::: KUTIPAN

Anak Bomber Surabaya-Sidoarjo Dipaksa Tonton Video Radikal
- ANTARA FOTO/HO/HUMAS PEMKOT-Andy Pinaria
VIVA – Pelaku bom bunuh diri di Surabaya dan Sidoarjo, Jawa Timur, diketahui menyertakan anak-anak mereka. Publik merasa heran bagaimana mungkin anak-anak dan remaja bisa diajak berbuat hal yang menyakitkan, di luar umumnya pola pikir orang seusia mereka.
Kejadian pertama di tiga gereja yang lokasinya berbeda di Surabaya pada Minggu pagi, 13 Mei 2018, dilakukan oleh enam orang, yakni pasangan suami istri Dita Oepriarto dan Puji Kuswati dengan mengajak empat anaknya. Dua usia remaja YF dan FH, kemudian dua masih di bawah umur FS dan FR. Satu keluarga itu semuanya tewas dalam aksi bom bunuh diri.
Kejadian kedua terjadi pada Minggu malam di Rusunawa Wonocolo, Taman, Sidoarjo. Bom meledak di kamar pelaku bernama Anton. Ia, istri, dan anaknya meninggal di lokasi. Dua anaknya yang lain mengalami luka dan kondisinya kini membaik. Adapun anaknya yang paling besar tidak berada di lokasi karena tinggal bersama neneknya.
Adapun pelaku bom di Mapolrestabes Surabaya pada Senin, 14 Mei 2018, dilakukan oleh pasutri Tri Murtiono (50) dan Tri Ernawati (43). Ia mengajak tiga anaknya, Muhamad Daffa Amin (19), MDS (15) dan AAP (8). Dari kejadian itu, hanya AAP yang selamat karena terpental setelah ledakan pertama. Ia kini dirawat di rumah sakit.
Ketua DPR Bambang Soesatyo saat mengunjungi anak pelaku pengeboman Polrestabes Surabaya, Senin (14/5/2018).
Kepala Kepolisian Daerah Jawa Timur, Irjen Pol Machfud Arifin, mengatakan, dari kejadian di Surabaya dan Sidoarjo, ada empat anak terduga yang selamat, yakni tiga anak dari Anton terduga di Sidoarjo dan AAP, anak dari bomber Mapolerstabes Surabaya.

::::::

(PETUNJUK LATIHAN): Tuliskan kembali bagian kutipan di atas tanpa perubahan sedikit pun, dari "Kejadian kedua terjadi" sampai "di rumah sakit.".

::: DATA YANG DISEDIAKAN

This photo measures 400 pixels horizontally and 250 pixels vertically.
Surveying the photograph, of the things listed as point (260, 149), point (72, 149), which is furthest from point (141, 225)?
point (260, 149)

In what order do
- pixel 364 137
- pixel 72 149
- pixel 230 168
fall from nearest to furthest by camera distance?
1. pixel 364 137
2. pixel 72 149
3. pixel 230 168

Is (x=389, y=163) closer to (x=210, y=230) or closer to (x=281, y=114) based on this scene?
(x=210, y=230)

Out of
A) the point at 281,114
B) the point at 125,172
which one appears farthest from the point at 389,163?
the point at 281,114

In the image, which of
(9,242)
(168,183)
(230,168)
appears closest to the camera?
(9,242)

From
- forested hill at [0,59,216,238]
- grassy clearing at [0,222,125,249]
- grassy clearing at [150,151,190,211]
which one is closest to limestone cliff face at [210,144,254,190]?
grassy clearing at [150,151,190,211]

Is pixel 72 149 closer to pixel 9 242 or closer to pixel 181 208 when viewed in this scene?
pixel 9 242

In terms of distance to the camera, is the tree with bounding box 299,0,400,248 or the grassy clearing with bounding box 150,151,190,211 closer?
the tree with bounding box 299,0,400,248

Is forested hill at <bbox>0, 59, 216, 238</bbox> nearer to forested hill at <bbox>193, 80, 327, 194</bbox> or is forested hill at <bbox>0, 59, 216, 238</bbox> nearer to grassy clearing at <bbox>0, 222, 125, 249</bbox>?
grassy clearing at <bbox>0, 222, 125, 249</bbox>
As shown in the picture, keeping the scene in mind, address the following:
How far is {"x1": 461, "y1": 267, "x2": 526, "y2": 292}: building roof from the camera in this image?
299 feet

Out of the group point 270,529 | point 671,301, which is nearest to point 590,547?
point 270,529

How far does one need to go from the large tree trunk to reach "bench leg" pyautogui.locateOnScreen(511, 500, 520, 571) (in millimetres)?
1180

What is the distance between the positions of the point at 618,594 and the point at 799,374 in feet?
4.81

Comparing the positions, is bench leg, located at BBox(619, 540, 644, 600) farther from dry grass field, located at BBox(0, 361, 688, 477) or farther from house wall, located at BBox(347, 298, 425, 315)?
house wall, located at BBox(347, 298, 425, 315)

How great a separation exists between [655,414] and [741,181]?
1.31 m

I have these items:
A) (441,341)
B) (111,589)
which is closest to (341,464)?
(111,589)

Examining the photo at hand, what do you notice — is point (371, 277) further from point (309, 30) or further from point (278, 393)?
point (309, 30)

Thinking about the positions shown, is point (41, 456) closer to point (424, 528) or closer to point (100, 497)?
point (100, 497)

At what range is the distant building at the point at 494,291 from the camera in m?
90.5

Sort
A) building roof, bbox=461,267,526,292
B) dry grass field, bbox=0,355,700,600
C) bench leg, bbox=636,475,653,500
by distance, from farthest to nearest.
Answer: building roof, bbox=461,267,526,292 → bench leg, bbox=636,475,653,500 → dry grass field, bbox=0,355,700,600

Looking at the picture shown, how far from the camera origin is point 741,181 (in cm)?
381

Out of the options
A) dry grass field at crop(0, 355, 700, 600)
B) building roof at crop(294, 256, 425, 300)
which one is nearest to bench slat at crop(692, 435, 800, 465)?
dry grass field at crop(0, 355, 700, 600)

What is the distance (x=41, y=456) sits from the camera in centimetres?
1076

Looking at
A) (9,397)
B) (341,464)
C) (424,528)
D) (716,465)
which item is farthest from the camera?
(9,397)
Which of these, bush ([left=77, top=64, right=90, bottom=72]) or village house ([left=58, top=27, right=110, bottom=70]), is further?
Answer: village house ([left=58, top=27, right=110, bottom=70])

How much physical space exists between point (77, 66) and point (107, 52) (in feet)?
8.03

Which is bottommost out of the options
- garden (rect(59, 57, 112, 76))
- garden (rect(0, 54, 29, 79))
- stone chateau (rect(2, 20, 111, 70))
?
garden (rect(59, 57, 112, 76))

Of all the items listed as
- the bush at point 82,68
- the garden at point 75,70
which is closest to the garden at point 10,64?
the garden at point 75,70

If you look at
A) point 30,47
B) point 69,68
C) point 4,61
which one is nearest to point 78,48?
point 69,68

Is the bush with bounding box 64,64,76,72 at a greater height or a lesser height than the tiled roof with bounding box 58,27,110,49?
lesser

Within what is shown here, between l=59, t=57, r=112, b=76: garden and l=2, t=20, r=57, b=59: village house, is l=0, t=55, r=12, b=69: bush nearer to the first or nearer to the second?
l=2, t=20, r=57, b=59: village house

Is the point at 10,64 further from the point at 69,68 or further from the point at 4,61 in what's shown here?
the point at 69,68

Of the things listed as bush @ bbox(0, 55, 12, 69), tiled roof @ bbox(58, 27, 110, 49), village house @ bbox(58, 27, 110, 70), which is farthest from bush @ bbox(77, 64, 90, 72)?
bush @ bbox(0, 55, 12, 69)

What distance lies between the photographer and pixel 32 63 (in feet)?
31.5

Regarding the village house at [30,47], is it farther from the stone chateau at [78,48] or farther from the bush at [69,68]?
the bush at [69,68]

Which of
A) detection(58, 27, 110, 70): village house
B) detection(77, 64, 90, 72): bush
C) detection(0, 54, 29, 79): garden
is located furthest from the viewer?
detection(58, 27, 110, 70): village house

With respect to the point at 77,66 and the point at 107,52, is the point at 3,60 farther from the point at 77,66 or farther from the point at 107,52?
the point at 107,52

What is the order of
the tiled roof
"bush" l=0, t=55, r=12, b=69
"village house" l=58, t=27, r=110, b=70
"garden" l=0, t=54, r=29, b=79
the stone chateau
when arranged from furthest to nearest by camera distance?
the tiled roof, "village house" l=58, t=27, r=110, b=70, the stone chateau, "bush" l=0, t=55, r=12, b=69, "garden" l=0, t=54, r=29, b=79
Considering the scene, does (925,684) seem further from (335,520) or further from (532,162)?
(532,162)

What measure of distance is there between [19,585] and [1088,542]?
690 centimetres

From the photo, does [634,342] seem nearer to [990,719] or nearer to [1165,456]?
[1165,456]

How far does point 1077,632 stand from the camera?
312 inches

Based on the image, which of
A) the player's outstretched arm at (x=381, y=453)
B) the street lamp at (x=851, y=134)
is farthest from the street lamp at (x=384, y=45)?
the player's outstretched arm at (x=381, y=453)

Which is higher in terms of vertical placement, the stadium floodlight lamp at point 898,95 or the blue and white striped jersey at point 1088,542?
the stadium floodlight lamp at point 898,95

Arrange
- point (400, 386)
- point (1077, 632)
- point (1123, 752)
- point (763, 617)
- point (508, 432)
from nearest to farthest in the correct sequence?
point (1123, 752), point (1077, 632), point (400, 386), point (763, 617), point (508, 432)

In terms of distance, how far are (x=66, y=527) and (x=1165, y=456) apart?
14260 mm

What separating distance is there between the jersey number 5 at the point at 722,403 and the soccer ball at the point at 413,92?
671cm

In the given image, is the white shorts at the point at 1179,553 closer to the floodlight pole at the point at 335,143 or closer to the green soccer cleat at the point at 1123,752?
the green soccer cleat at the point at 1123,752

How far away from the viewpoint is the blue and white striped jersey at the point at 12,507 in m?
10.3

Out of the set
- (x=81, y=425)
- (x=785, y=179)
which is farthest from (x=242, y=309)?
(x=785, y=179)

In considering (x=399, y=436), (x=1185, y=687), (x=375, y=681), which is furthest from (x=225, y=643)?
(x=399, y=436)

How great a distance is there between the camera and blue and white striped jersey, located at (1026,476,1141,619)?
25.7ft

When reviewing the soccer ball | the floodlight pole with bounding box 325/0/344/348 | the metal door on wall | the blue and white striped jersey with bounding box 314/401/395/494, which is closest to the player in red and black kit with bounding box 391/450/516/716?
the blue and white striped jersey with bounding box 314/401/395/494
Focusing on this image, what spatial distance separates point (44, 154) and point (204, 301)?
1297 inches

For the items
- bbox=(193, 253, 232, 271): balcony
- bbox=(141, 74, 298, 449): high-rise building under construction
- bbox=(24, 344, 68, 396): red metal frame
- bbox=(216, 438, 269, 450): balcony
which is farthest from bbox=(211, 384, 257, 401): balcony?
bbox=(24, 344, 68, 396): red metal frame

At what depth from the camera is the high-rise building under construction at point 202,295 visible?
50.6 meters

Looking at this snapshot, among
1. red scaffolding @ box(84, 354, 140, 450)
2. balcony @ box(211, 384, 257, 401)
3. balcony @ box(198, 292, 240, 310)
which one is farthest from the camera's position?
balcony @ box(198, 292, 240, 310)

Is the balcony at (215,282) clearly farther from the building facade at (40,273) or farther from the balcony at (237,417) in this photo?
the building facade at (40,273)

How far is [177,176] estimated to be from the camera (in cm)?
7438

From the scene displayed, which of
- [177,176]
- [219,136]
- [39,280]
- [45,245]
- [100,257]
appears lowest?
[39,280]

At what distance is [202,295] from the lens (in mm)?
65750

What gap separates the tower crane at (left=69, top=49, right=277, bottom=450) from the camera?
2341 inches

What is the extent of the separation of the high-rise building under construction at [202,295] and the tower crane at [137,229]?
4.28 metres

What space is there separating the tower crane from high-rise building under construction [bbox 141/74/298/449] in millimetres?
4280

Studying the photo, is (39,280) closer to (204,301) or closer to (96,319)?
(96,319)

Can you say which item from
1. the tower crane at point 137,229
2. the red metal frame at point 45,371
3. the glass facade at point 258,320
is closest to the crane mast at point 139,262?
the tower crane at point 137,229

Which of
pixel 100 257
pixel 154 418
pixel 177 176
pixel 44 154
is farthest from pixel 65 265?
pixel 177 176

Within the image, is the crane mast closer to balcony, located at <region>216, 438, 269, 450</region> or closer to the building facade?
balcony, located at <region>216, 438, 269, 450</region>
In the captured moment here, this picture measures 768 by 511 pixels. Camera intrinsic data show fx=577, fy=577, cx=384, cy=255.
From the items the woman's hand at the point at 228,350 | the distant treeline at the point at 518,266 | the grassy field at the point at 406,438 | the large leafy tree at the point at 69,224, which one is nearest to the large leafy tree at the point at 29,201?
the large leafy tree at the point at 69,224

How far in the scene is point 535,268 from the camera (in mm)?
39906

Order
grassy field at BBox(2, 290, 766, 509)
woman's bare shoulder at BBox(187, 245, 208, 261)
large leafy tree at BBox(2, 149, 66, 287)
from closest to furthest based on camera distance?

::::::

(JAWABAN LATIHAN):
Kejadian kedua terjadi pada Minggu malam di Rusunawa Wonocolo, Taman, Sidoarjo. Bom meledak di kamar pelaku bernama Anton. Ia, istri, dan anaknya meninggal di lokasi. Dua anaknya yang lain mengalami luka dan kondisinya kini membaik. Adapun anaknya yang paling besar tidak berada di lokasi karena tinggal bersama neneknya.
Adapun pelaku bom di Mapolrestabes Surabaya pada Senin, 14 Mei 2018, dilakukan oleh pasutri Tri Murtiono (50) dan Tri Ernawati (43). Ia mengajak tiga anaknya, Muhamad Daffa Amin (19), MDS (15) dan AAP (8). Dari kejadian itu, hanya AAP yang selamat karena terpental setelah ledakan pertama. Ia kini dirawat di rumah sakit.